* Tareas a realizar:
A. Devuelve, copiado al pie de la letra, el fragmento del texto sobre los imanes que empieza con las palabras "Qué tenía que" y termina con "la galería principal.".
B. Retoma el texto sobre la ficha de los imanes y sigue escribiéndolo a partir de su última línea.

* Texto del ejercicio:
###
El comprador es un padre o un maestro. La persona que lo va a usar tiene siete años. La ficha tiene que convencer al primero de que sirve para algo, y enseñar al segundo algo que le apetezca tocar.
Qué tenía que salir bien
Los imanes legibles de cerca. Son piezas pequeñas con dibujo, y en la miniatura se convierten en manchas de color si el detalle no se sostiene.
Dónde se pone. Un imán no se entiende sin superficie: nevera, pizarra, taquilla. Sin contexto el comprador no sabe si le sirve en su casa o en su aula.
Las medidas reales. Piezas pequeñas y manos de niño: hay que enseñar el tamaño o el padre no compra.
El uso, con un niño de verdad. Es lo que separa un producto educativo de una bolsa de imanes.
Qué rodamos y construimos
- Fichas limpias del conjunto y de las piezas sueltas, para la galería principal.
###
* Información dada:
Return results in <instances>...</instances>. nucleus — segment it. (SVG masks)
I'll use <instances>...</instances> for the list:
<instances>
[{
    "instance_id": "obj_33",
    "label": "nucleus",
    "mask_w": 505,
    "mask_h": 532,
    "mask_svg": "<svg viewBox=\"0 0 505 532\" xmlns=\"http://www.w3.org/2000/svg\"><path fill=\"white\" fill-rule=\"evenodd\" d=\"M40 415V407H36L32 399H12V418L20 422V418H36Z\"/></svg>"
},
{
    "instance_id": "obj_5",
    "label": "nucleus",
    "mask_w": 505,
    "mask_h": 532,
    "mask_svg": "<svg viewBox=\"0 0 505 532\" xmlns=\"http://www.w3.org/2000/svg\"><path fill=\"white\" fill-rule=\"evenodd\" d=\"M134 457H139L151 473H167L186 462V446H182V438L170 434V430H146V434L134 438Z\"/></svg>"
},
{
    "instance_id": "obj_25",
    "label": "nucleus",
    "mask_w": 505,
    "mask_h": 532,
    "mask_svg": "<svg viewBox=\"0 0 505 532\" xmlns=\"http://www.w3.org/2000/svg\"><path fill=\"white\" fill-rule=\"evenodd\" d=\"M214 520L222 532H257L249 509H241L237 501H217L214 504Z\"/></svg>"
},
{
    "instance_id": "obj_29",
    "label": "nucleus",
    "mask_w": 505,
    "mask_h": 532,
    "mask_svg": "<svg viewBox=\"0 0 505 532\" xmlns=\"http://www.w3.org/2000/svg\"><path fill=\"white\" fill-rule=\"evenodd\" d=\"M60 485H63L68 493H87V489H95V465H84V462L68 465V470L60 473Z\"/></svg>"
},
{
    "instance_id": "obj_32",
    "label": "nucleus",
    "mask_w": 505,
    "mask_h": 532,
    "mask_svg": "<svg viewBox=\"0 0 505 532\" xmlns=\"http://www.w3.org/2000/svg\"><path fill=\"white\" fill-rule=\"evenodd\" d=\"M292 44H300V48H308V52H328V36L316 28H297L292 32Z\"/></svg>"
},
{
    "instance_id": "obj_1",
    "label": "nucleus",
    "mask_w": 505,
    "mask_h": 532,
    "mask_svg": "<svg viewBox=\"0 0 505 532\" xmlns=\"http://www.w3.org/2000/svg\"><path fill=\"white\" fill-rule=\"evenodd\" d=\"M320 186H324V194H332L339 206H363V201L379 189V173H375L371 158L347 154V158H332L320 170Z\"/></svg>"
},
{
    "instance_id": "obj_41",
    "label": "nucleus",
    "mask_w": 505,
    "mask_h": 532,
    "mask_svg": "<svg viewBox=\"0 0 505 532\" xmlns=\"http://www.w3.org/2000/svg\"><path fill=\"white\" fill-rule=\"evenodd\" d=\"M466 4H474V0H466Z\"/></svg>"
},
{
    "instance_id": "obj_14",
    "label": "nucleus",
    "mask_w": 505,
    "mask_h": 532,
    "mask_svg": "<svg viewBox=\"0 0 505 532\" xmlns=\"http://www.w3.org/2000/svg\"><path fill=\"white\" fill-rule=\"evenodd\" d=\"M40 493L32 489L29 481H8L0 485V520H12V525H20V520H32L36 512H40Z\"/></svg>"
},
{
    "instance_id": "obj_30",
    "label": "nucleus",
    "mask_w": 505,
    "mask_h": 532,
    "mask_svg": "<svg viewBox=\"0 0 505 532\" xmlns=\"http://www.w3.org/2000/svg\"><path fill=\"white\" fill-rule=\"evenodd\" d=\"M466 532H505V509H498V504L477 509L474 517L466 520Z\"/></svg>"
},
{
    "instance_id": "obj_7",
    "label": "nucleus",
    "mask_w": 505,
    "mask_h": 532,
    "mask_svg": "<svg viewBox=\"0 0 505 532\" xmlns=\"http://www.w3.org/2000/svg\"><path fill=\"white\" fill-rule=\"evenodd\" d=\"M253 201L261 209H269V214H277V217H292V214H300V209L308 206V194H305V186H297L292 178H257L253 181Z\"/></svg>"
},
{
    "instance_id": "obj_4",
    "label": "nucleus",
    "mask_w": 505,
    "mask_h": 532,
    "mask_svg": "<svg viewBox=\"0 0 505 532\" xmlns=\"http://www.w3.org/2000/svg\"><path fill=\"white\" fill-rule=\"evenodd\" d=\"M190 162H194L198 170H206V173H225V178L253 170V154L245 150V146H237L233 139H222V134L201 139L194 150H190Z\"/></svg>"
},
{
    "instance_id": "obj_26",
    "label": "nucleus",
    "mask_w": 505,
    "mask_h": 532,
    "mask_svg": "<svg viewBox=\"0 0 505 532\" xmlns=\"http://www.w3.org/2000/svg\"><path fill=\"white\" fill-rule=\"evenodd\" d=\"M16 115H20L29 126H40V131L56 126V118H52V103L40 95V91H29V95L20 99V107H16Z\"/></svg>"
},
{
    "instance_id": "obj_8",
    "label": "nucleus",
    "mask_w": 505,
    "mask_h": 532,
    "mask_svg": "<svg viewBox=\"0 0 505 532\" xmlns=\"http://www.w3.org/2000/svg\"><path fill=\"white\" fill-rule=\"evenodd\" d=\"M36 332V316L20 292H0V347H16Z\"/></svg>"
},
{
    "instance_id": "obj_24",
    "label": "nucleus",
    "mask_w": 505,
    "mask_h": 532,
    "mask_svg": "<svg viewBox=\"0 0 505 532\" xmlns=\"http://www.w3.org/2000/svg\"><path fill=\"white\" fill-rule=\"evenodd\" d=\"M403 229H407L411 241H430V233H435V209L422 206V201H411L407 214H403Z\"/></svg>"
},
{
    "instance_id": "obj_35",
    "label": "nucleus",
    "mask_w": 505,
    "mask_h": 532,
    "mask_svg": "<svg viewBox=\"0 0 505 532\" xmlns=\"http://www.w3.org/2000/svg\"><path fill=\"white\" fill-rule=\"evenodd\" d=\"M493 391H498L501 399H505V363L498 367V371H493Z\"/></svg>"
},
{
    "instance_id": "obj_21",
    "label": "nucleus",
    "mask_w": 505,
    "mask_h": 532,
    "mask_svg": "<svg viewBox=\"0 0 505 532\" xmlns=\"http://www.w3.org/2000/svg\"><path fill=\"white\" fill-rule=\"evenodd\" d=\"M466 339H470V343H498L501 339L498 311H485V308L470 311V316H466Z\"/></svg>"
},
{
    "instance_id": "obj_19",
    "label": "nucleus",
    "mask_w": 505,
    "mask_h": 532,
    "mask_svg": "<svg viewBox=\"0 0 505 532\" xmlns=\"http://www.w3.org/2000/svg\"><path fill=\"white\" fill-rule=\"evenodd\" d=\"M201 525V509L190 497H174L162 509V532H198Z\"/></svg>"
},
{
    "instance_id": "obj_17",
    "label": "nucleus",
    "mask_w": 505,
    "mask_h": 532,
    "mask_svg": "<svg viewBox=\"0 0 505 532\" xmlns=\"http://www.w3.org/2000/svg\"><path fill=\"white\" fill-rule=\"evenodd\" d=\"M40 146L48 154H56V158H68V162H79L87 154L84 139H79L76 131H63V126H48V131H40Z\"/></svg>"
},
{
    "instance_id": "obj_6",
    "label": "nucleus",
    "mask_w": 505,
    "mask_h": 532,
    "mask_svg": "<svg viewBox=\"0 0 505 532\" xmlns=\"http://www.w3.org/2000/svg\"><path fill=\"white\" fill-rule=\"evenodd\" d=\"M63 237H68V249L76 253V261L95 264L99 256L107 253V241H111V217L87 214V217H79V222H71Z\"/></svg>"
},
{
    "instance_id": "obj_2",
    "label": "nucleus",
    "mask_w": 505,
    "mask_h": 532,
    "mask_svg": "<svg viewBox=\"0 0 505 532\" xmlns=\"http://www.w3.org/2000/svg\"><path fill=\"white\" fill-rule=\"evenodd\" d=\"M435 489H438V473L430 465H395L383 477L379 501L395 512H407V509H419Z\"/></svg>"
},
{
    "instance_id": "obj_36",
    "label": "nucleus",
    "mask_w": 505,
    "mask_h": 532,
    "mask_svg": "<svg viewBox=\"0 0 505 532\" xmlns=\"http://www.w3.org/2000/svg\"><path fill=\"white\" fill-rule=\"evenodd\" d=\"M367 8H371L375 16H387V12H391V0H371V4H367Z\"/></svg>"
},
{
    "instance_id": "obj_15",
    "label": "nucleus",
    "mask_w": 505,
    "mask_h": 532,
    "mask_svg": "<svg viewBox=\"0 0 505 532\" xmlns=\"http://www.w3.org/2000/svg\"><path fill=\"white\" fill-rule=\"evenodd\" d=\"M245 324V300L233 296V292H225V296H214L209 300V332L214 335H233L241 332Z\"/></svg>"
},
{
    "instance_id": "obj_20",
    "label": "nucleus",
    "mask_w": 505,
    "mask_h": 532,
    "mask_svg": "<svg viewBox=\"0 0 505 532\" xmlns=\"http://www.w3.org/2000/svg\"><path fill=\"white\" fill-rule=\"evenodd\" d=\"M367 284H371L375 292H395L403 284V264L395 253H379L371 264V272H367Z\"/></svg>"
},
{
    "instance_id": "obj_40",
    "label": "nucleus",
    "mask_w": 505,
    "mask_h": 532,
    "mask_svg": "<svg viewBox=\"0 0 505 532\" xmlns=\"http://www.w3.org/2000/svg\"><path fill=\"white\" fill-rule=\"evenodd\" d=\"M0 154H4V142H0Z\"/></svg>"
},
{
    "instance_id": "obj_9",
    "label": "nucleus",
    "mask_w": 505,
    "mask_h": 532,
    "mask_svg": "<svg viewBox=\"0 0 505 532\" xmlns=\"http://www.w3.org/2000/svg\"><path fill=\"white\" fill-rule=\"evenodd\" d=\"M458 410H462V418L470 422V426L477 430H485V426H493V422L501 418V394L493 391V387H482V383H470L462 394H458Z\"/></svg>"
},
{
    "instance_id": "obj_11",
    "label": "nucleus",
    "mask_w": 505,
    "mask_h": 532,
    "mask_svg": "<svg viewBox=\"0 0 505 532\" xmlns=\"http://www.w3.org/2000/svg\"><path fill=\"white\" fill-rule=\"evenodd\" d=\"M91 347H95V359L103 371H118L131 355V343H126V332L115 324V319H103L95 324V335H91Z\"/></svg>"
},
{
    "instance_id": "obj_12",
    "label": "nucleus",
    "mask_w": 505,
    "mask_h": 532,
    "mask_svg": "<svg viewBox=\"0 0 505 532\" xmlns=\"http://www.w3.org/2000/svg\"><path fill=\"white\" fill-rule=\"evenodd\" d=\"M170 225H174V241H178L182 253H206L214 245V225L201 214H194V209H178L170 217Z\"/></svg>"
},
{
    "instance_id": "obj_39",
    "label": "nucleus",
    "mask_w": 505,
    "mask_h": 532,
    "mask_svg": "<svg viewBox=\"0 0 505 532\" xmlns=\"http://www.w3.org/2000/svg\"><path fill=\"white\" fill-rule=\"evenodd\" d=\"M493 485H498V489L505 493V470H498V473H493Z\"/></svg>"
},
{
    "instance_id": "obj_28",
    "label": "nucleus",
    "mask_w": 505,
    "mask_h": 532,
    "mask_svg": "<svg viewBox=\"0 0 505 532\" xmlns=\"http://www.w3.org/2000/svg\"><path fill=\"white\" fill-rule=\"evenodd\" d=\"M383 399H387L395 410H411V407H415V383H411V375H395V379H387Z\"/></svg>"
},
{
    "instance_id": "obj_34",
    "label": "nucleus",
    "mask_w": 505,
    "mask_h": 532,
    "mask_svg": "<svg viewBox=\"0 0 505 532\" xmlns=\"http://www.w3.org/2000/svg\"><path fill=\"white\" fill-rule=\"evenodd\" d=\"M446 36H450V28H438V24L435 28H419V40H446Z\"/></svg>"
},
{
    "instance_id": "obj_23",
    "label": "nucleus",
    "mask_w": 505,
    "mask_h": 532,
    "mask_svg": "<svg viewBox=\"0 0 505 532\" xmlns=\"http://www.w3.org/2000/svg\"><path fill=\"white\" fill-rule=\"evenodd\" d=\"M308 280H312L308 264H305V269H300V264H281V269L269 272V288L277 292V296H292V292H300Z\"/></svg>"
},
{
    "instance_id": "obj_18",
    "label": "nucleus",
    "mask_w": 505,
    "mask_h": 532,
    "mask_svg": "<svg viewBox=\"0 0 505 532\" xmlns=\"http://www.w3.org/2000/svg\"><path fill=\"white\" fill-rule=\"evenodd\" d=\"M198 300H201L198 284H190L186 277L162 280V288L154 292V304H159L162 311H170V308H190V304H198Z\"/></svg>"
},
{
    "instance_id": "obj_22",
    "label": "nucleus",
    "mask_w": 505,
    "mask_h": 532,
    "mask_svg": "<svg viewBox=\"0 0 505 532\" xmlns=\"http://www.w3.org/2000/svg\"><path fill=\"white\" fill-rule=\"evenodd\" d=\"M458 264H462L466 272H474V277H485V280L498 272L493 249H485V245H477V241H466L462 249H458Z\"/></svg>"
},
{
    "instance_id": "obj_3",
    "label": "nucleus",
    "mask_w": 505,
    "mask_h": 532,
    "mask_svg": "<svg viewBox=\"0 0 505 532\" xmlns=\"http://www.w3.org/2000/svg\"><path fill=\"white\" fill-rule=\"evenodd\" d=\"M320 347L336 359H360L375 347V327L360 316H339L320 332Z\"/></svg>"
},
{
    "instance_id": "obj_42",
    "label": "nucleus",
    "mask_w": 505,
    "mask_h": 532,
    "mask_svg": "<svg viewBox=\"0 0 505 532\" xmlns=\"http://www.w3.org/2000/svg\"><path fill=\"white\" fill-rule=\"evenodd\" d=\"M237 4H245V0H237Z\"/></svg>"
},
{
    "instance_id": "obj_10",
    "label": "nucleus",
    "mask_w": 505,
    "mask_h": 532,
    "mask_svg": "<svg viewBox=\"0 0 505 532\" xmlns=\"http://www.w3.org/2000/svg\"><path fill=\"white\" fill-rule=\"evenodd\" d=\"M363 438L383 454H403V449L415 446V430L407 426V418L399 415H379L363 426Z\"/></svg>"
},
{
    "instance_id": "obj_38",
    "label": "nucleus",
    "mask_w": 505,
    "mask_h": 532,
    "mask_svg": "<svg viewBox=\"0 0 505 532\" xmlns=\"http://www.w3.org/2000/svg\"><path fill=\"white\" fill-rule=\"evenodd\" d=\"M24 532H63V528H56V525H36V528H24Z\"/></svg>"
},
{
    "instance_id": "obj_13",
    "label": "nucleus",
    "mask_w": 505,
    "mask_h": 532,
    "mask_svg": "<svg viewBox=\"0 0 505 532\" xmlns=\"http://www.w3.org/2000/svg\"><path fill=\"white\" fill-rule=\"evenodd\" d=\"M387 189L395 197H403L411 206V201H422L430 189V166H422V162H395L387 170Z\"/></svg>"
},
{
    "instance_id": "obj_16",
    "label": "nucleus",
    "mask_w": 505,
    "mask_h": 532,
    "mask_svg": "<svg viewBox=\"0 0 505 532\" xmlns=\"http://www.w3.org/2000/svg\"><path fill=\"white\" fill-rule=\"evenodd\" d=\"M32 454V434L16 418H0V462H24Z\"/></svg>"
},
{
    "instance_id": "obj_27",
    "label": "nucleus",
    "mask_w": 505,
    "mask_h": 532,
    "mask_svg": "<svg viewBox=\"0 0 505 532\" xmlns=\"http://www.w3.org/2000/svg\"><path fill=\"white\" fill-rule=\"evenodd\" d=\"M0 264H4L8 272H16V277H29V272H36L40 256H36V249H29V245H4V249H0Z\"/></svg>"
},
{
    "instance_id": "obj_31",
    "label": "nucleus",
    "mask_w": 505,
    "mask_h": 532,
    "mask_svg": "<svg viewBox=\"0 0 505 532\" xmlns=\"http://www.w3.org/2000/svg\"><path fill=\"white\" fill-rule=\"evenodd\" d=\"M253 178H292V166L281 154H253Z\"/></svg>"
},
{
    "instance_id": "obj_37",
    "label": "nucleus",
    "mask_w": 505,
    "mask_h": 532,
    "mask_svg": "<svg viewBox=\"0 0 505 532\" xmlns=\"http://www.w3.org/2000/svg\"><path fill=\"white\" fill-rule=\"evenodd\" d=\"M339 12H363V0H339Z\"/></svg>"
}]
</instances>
###
* Respuestas por tarea:
A.
Qué tenía que salir bien
Los imanes legibles de cerca. Son piezas pequeñas con dibujo, y en la miniatura se convierten en manchas de color si el detalle no se sostiene.
Dónde se pone. Un imán no se entiende sin superficie: nevera, pizarra, taquilla. Sin contexto el comprador no sabe si le sirve en su casa o en su aula.
Las medidas reales. Piezas pequeñas y manos de niño: hay que enseñar el tamaño o el padre no compra.
El uso, con un niño de verdad. Es lo que separa un producto educativo de una bolsa de imanes.
Qué rodamos y construimos
- Fichas limpias del conjunto y de las piezas sueltas, para la galería principal.

B.
- Tomas de uso en casa y en el aula, con niños y con adultos.
- Infografías de comportamientos y logros que el sistema permite premiar, que es el argumento de venta para el adulto.
- Esquema de uso paso a paso y medidas de las piezas.
- Tarjetas de producto maquetadas para el marketplace.
Qué se llevó la marca
La ficha completa de una producción: producto, contexto en dos entornos, infografías educativas y tarjetas listas para subir. Un producto que se vende a un adulto enseñando a un niño usándolo.